Goal of the exercise
Would you give the number of lines below in which the string "Keep" appears? Nothing else is needed.
┌──
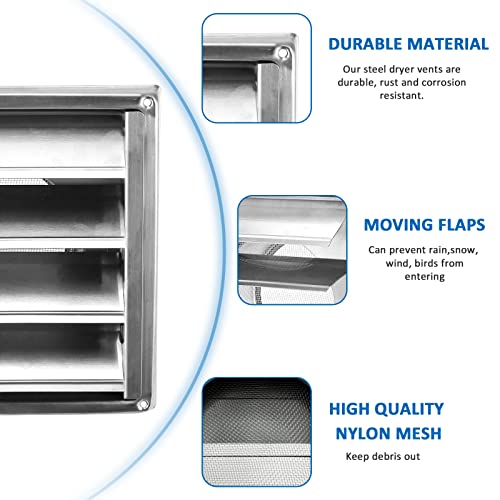 DURABLE MATERIAL

Our steel dryer vents are durable, rust and corrosion resistant.

MOVING FLAPS

Can prevent rain,snow, wind, birds from entering

HIGH QUALITY NYLON MESH

Keep debris out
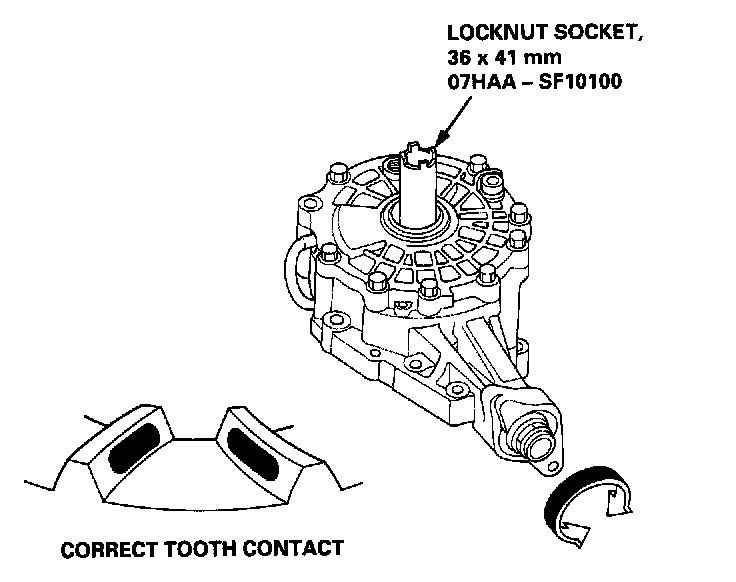 LOCKNUT SOCKET, 36 x 41 mm 07HAA – SF10100

CORRECT TOOTH CONTACT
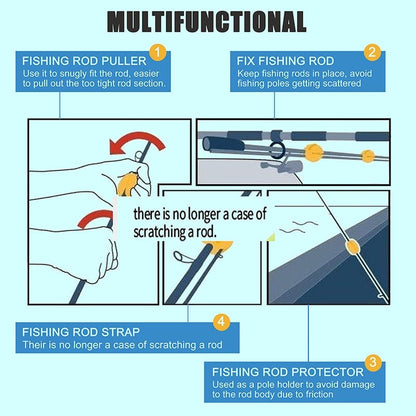 MULTIFUNCTIONAL

1
FISHING ROD PULLER
Use it to snugly fit the rod, easier to pull out the too tight rod section.

2
FIX FISHING ROD
Keep fishing rods in place, avoid fishing poles getting scattered

there is no longer a case of scratching a rod.

4
FISHING ROD STRAP
Their is no longer a case of scratching a rod

3
FISHING ROD PROTECTOR
Used as a pole holder to avoid damage to the rod body due to friction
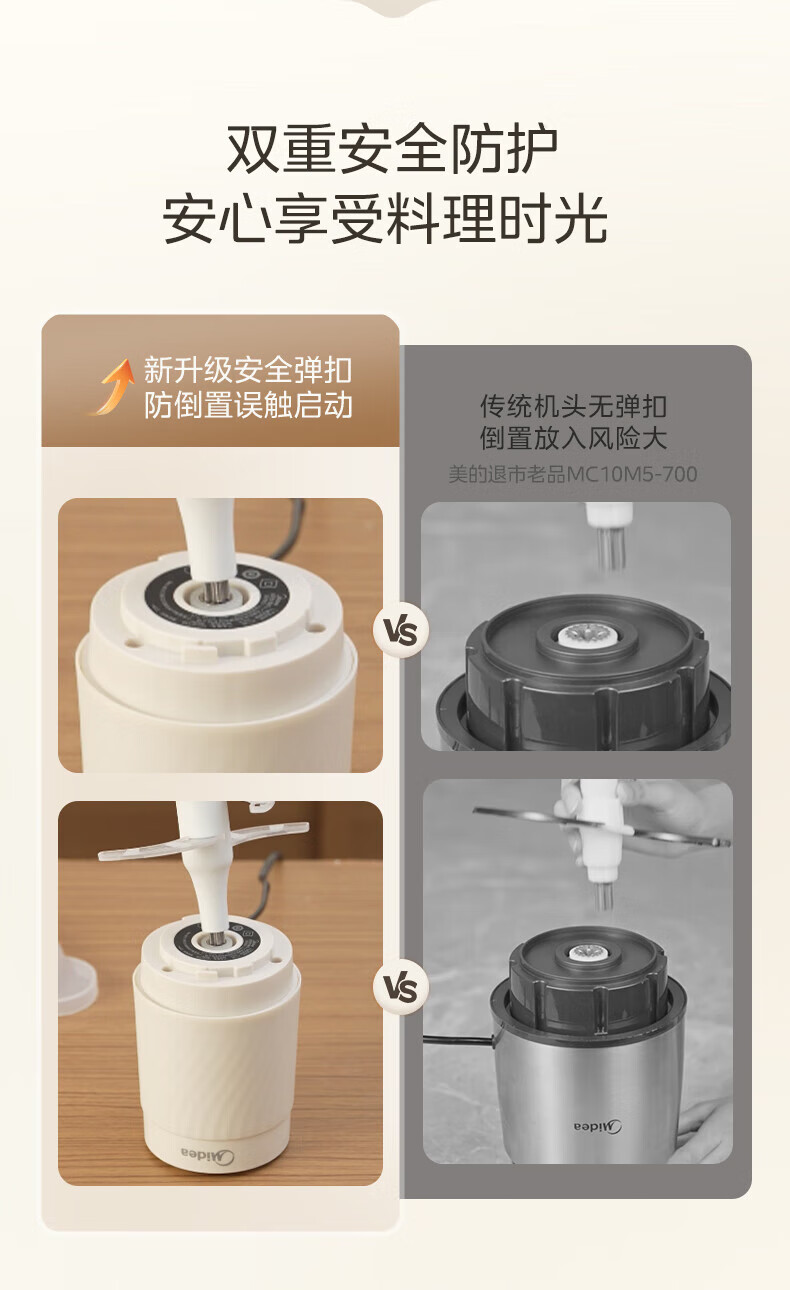 双重安全防护
安心享受料理时光

新升级安全弹扣
防倒置误触启动

传统机头无弹扣
倒置放入风险大
美的退市老品MC10M5-700

VS

VS

Midea

Midea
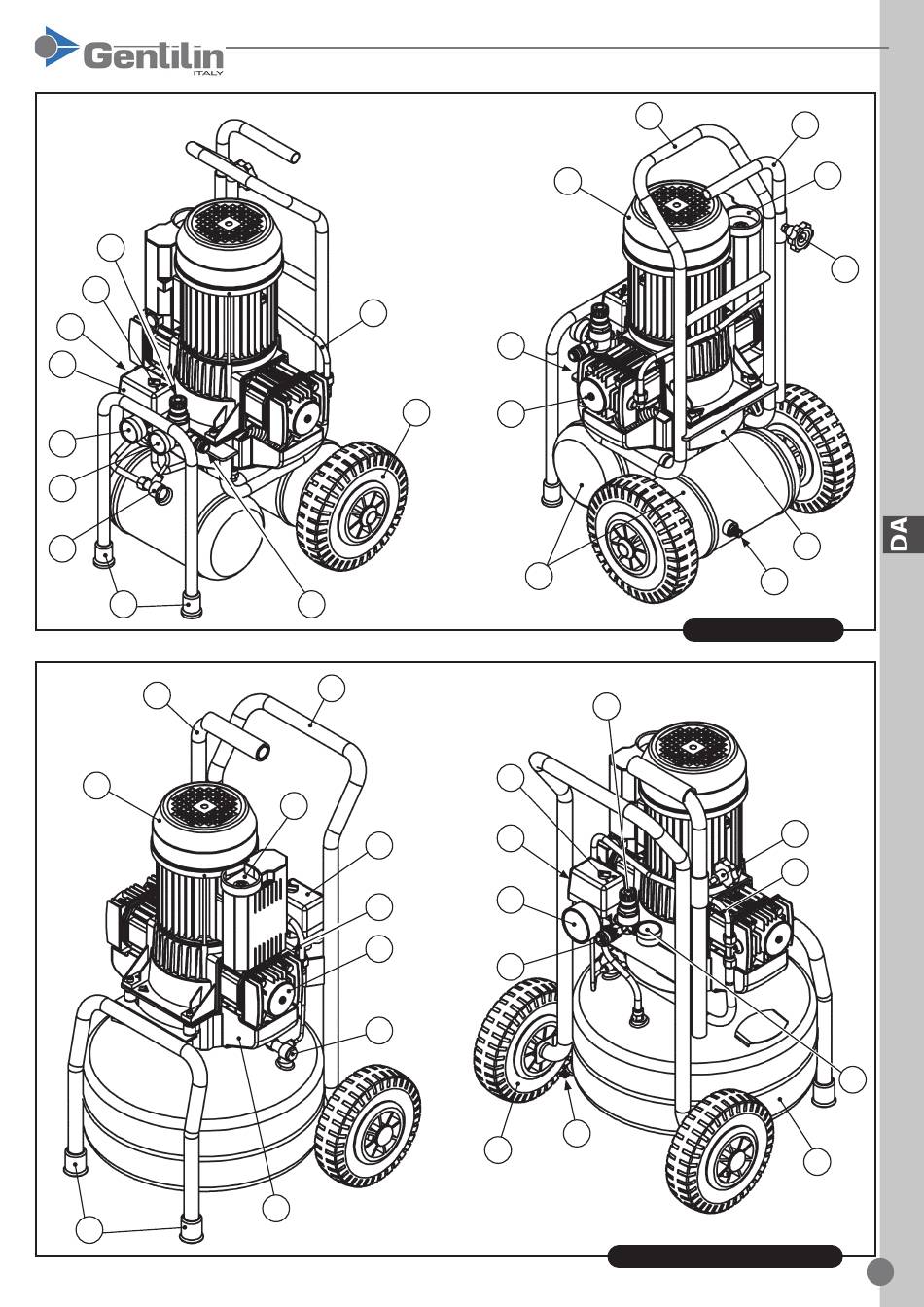 Gentilin
ITALY

DA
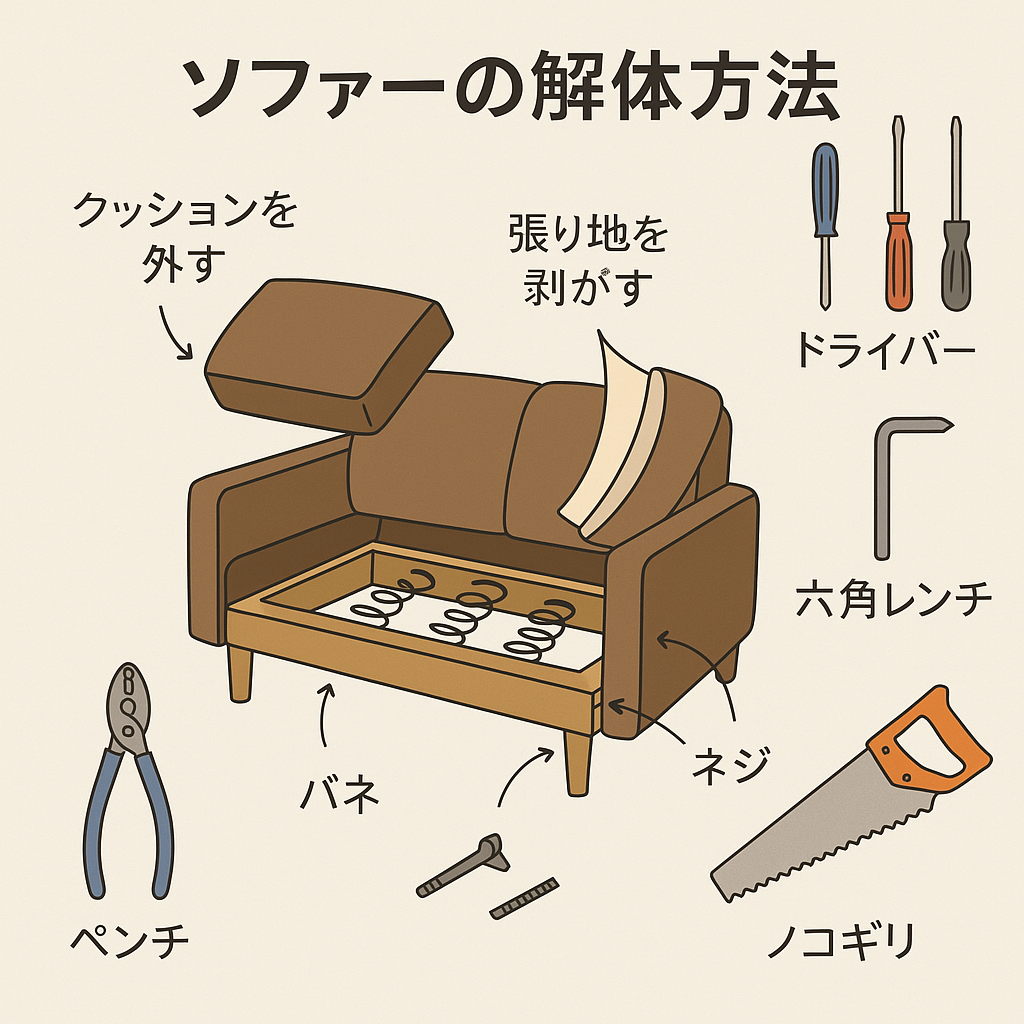 ソファーの解体方法

クッションを外す

張り地を剥がす

ドライバー

六角レンチ

バネ

ネジ

ペンチ

ノコギリ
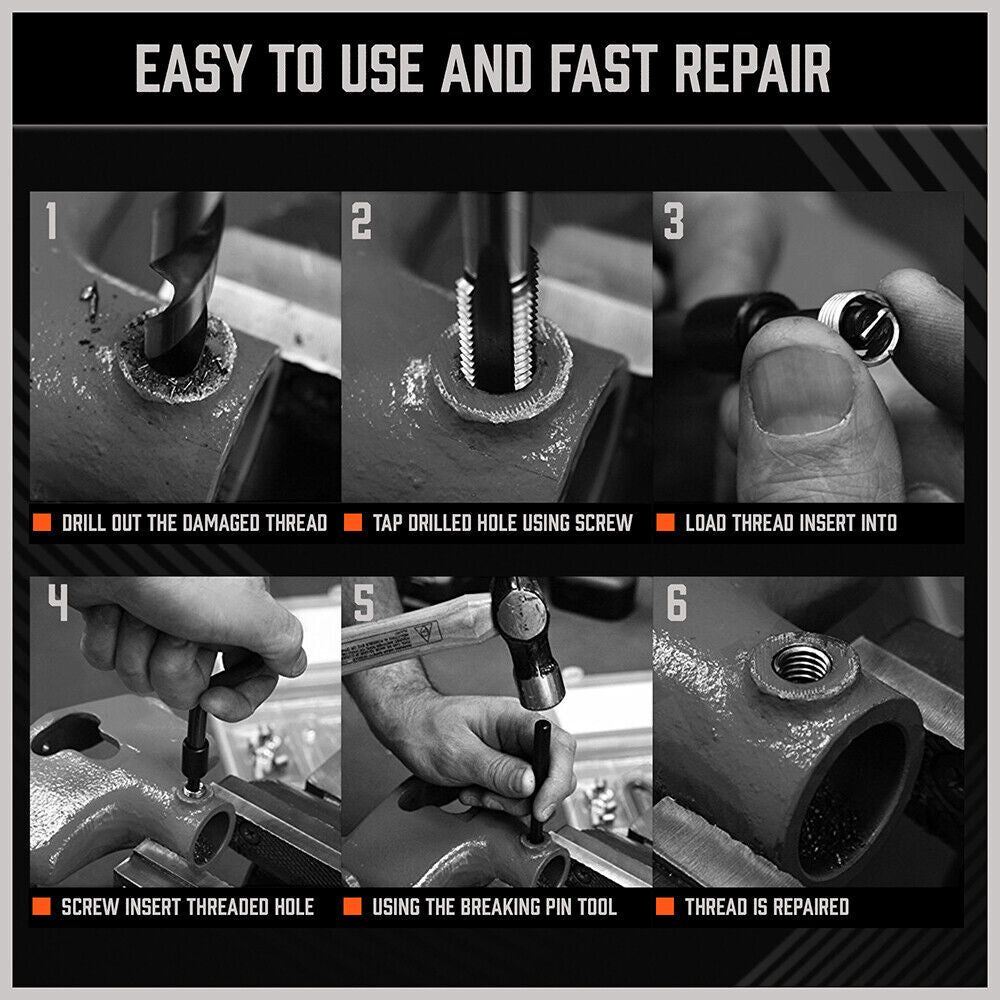 EASY TO USE AND FAST REPAIR

1

DRILL OUT THE DAMAGED THREAD

2

TAP DRILLED HOLE USING SCREW

3

LOAD THREAD INSERT INTO

4

SCREW INSERT THREADED HOLE

5

USING THE BREAKING PIN TOOL

6

THREAD IS REPAIRED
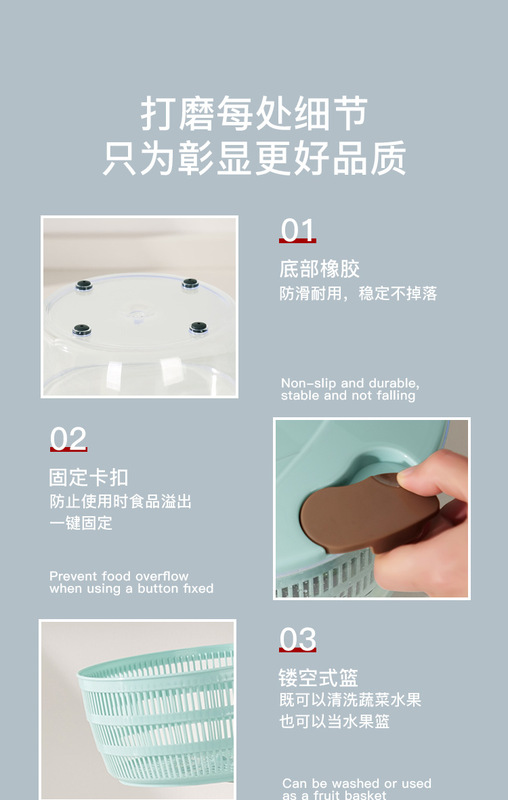 打磨每处细节
只为彰显更好品质

01
底部橡胶
防滑耐用，稳定不掉落

Non-slip and durable, stable and not falling

02
固定卡扣
防止使用时食品溢出
一键固定

Prevent food overflow when using a button fixed

03
镂空式篮
既可以清洗蔬菜水果
也可以当水果篮

Can be washed or used as a fruit basket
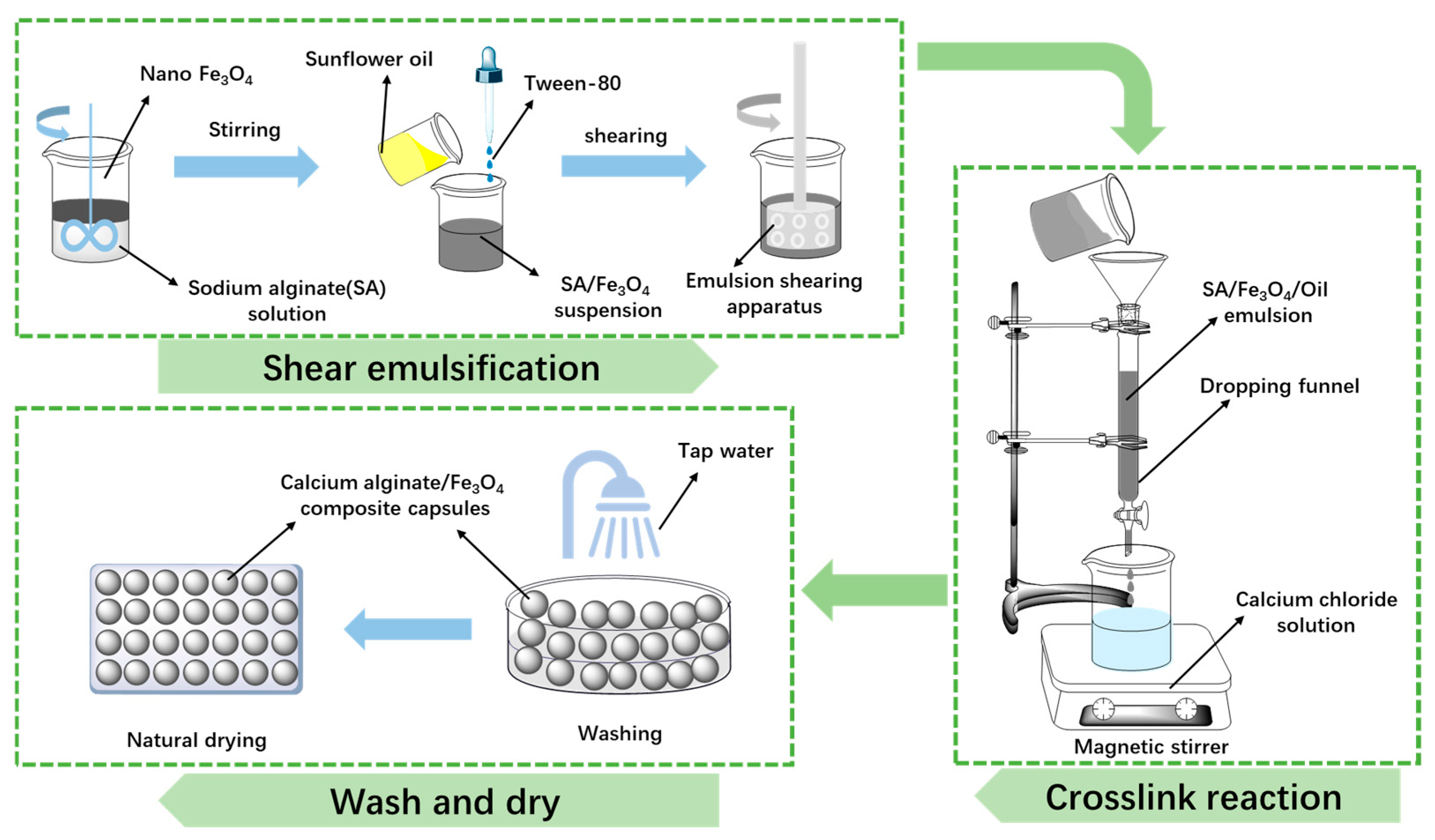 Nano $Fe_3O_4$

Sunflower oil

Tween-80

Stirring

shearing

Sodium alginate(SA) solution

$SA/Fe_3O_4$ suspension

Emulsion shearing apparatus

Shear emulsification

$SA/Fe_3O_4/Oil$ emulsion

Dropping funnel

Calcium chloride solution

Magnetic stirrer

Crosslink reaction

Tap water

Calcium alginate/$Fe_3O_4$ composite capsules

Natural drying

Washing

Wash and dry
└──
Output of the exercise
2